From 3 to 10 October 2012, the community of Assynt will hold a festival celebrating the cultural and natural heritage of the area. During the year lots of local organisations are running events, which will culminate in the festival week. Look at the website http://www.assyntfestival.org.uk for latest news and a list of planned activities. Andy Summers of Highland Council Ranger Service in Lochinver has asked if the GSG would take part, perhaps with guided cave trips. I've suggested a talk might be more appropriate and popular given the time of year.
After bringing in the New Year in an Alt crowded with locals, the GSG met many of them again the following evening in the Elphin Community Centre. A mini-ceilidh at one end of the main room left room for more activities including eating and drinking at the other, while a pool table was being well used in one of the smaller rooms - short cues essential!

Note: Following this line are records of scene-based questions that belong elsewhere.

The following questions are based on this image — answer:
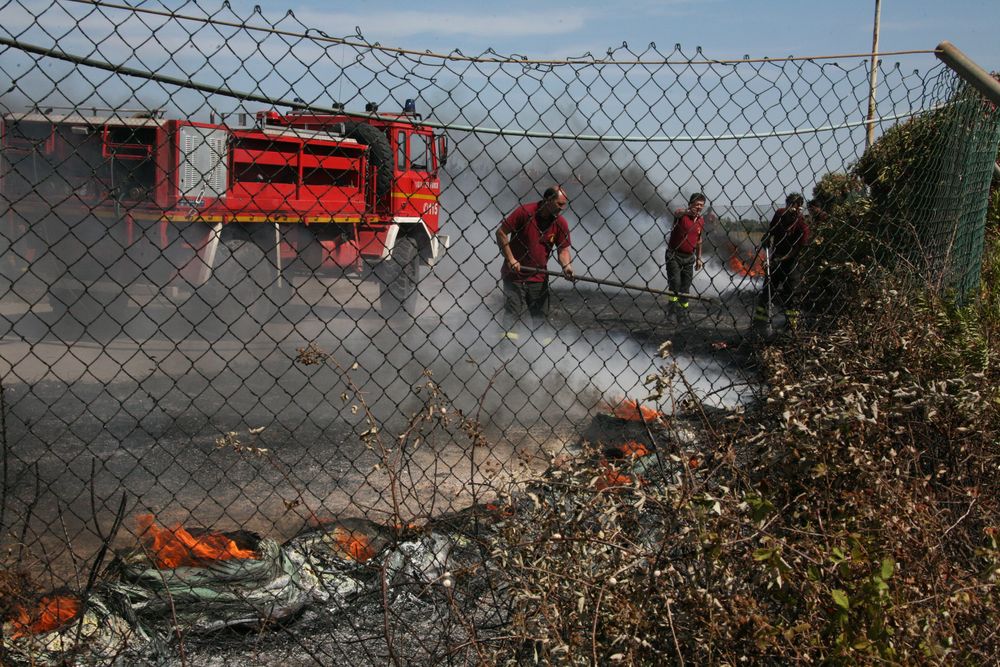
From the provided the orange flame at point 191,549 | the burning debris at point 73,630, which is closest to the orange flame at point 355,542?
the orange flame at point 191,549

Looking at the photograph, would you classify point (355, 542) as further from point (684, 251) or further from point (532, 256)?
point (532, 256)

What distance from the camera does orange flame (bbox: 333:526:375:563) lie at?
3.52 meters

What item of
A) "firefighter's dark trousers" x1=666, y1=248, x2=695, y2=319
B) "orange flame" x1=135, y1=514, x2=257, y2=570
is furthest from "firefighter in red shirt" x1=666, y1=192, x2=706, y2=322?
"orange flame" x1=135, y1=514, x2=257, y2=570

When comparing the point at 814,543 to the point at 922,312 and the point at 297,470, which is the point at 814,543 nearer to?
the point at 922,312

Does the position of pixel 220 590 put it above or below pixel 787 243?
below

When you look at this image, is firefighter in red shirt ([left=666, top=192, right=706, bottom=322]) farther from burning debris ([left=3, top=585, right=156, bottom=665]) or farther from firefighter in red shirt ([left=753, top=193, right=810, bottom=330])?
burning debris ([left=3, top=585, right=156, bottom=665])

We also joined one of their 'Fridays for All' events in February. There was a good crowd there to welcome us and it has obviously become very popular. They have a full programme lined up for the year - see http://www.elkcal.co.uk/. GSG members are welcome and should BYOB.

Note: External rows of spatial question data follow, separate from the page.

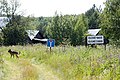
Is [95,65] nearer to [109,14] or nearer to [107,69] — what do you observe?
[107,69]

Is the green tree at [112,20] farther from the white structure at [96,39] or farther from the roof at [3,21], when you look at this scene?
the roof at [3,21]

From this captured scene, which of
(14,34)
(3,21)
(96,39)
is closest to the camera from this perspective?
(96,39)

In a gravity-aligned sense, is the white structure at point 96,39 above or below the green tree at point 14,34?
above

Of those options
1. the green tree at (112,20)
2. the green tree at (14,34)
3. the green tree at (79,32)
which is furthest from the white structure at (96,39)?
the green tree at (79,32)

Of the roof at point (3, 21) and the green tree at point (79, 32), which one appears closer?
the roof at point (3, 21)

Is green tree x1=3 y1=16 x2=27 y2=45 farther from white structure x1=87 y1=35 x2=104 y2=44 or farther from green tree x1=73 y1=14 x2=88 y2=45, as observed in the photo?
white structure x1=87 y1=35 x2=104 y2=44

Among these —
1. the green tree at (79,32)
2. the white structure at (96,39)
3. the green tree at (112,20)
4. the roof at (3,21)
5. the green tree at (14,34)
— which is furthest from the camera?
the green tree at (79,32)

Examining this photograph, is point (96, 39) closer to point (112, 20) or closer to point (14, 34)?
point (112, 20)

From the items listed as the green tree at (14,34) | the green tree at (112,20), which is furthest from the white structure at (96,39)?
the green tree at (14,34)

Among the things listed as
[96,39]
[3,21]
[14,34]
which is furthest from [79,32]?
[96,39]

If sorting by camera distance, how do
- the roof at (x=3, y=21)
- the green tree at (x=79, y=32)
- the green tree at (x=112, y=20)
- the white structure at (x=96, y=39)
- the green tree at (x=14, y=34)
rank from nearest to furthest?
the white structure at (x=96, y=39)
the green tree at (x=112, y=20)
the green tree at (x=14, y=34)
the roof at (x=3, y=21)
the green tree at (x=79, y=32)

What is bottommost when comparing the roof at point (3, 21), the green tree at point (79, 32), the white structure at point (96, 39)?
the green tree at point (79, 32)

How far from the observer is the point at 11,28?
5975 centimetres

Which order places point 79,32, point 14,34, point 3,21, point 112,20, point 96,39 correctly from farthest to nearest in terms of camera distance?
point 79,32, point 3,21, point 14,34, point 112,20, point 96,39
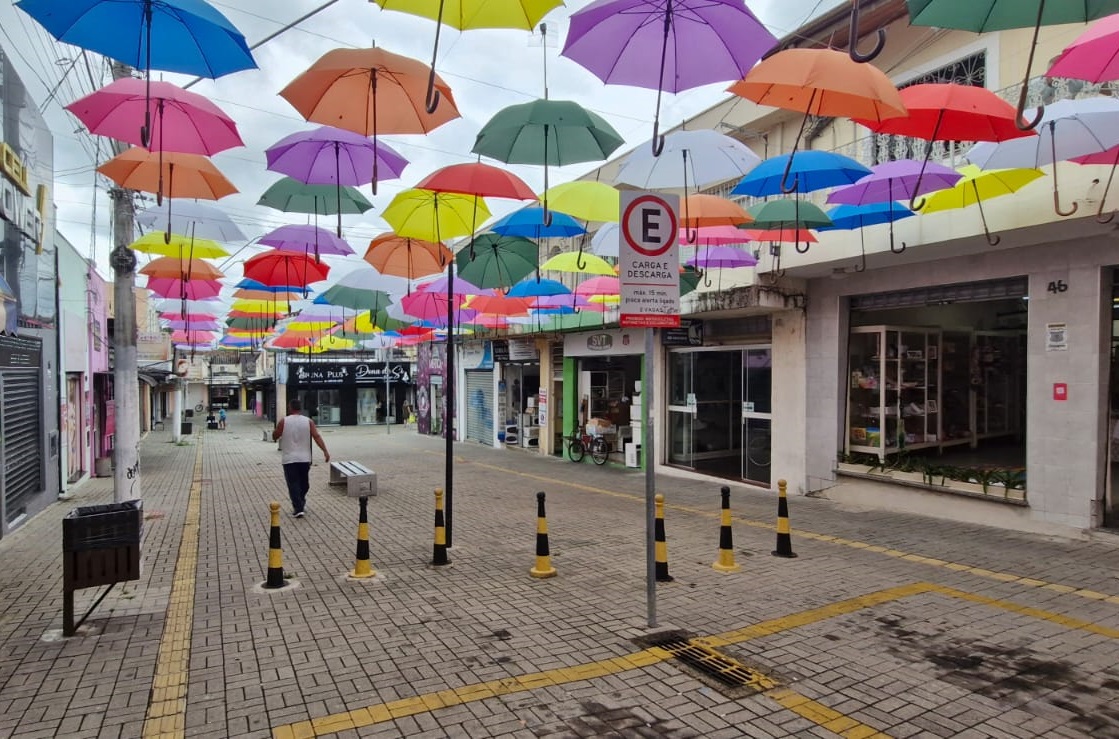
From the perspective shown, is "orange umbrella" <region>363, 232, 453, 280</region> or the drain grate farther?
"orange umbrella" <region>363, 232, 453, 280</region>

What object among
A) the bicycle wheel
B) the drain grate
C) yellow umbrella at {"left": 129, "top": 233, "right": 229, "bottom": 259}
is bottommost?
the bicycle wheel

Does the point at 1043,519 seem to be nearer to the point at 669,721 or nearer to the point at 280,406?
the point at 669,721

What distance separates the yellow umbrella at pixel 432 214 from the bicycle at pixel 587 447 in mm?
9162

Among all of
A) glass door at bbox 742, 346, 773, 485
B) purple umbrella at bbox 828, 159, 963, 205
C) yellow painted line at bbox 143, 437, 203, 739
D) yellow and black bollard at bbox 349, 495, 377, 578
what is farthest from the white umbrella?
yellow painted line at bbox 143, 437, 203, 739

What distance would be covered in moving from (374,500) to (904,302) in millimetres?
9816

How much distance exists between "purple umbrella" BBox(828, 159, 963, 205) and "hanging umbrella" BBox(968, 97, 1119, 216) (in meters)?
0.43

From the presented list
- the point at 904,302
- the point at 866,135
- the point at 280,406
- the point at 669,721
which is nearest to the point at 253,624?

To meet building standards for a community hall the ELKs will soon be upgrading the old school building to include three ladies toilets along with other work. Winter gales lifted flashing on the roof leading to water damage that is covered by insurance. An application has been made for an entertainments licence because the general public will attend some events. A series of Elphin Markets are scheduled from May through to September showcasing local food and crafts. There is a Dog Show planned for May, a Music Festival in July and a Chicken Day in September.
As GSG members walked up the track to Glenbain Cottage in February they found a new track heading uphill before reaching the concrete ford over the Allt Poll an Droighinn. This led to what appears to be a building site so adding one and one and getting 11 we can only assume that George Vesty has started building his lodge.
SEPA - The Scottish Environment Protection Agency have upgraded their website to include more monitoring stations. This link shows a map of the area near Elphin, with the monitoring stations shown. Of particular interest are Elphin itself (Abhainn a' Chnocain, just south of the hut), the River Canaird at Langwell Lodge, some 9km SSW of the hut, and the River Oykel at Loch Ailsh outflow, some 5 km east of the Alt Bar.
Together with the Ardmair Point weather station: http://ardmair.com/weather/Ardmair-Point.htm a fair idea of the water conditions in Assynt is possible. As well as the Norwegian forecast for Elphin, the Weather Online 'expert' charts give a good forecast in terms of detail (go to www.weatheronline.co.uk, select Expert Maps then NW Europe for the subregion, and click 'loop' above the map for over two weeks of weather prediction).
To see a map of UK weather stations:- www.weatherstations.co.uk/aws_map.htm This shows lots of stations only a few of which are in the north. Another site where you can type in your postcode to find the nearest weather station is:- www.wunderground.com
Thanks to Chris Chapman for those links.
A network of GPS monitoring stations set up by the UK government is recording an average of ten jamming incidents per month. The jamming affects all users in the vicinity and Ordnance Survey has been one of the victims. The report says "most jammers seem to be being used by truckers to stop 'spy-in-the-cab' tachographs working, preventing their journeys being tracked by their bosses, or by thieves stealing commercial vehicles." The GPS signal strength is very weak and easily jammed with a simple transmitter. Probably not a problem when surveying cave entrances far from the road,
The material for the exhibition and a selection of exhibits is now with Ullapool Museum for all of April. We've added more Assynt related images to it plus some for Uamh nam Fior Iongantais in Applecross. The museum will attach our images and captions to their own panels and show our exhibits including a selection of GSG publications in their display cases.
During the second half of May we'll erect the exhibition in the Elphin Community Centre. That'll span two of their Market Days and their Dog Show. It'll be squeezed into one of the upstairs rooms. so won't be in the way of other activities.